begin Selected passage

Uncertainty Quantification under Distribution Shifts
In the realm of scientific discoveries and practical applications, reliable application of statistical methodologies necessitates a thorough examination of potential failure scenarios. One major concern is related to the robustness of deployed methods to changes in data distribution. A classical assumption that collected data consists of observations drawn independently from the same unknown distribution (referred to as the i.i.d. assumption) is frequently violated in real-world scenarios. Therefore, it becomes essential to design statistical methods that are either inherently robust to or capable of effectively handling violations of conventional assumptions.
The first part of this thesis is devoted to topics in sequential testing — a complementary approach to traditional batch testing. Unlike batch testing where the sample size is specified before collecting data, sequential tests process data online and update inference on the fly. Specifically, we consider two closely related problems of sequential nonparametric two-sample and independence testing, which have extensive applications in various sub-fields of machine learning and statistics, often involving high-dimensional observation spaces, such as images or text. One major drawback of batch nonparametric two-sample and independence tests is that in general composite nonparametric settings, even if the null hypothesis is false, it is not possible to determine beforehand collecting how much data is sufficient to reject the null. If an analyst strongly believes that the null is false but specified sample size that was too small, then nothing can rescue the situation as the error budget is fully utilized. Conversely, excessive data collection followed by batch testing, is highly sub-optimal from several standpoints, including memory and computation usage. To address these limitations, we develop consistent sequential tests for both problems and justify their excellent empirical performance.

end Selected passage

§ To do: Write out each distinct hyphenated word in the passage on uncertainty quantification, in the order each first appears, listing any repeated word only once.

begin Information shown

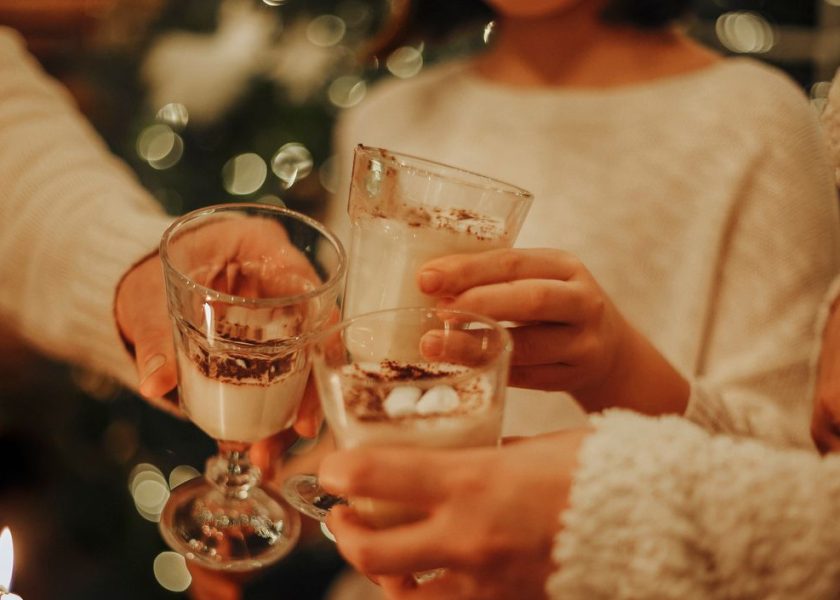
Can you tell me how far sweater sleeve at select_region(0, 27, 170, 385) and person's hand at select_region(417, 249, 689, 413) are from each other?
16.7 inches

end Information shown

§ Right answer:
real-world
two-sample
sub-fields
high-dimensional
sub-optimal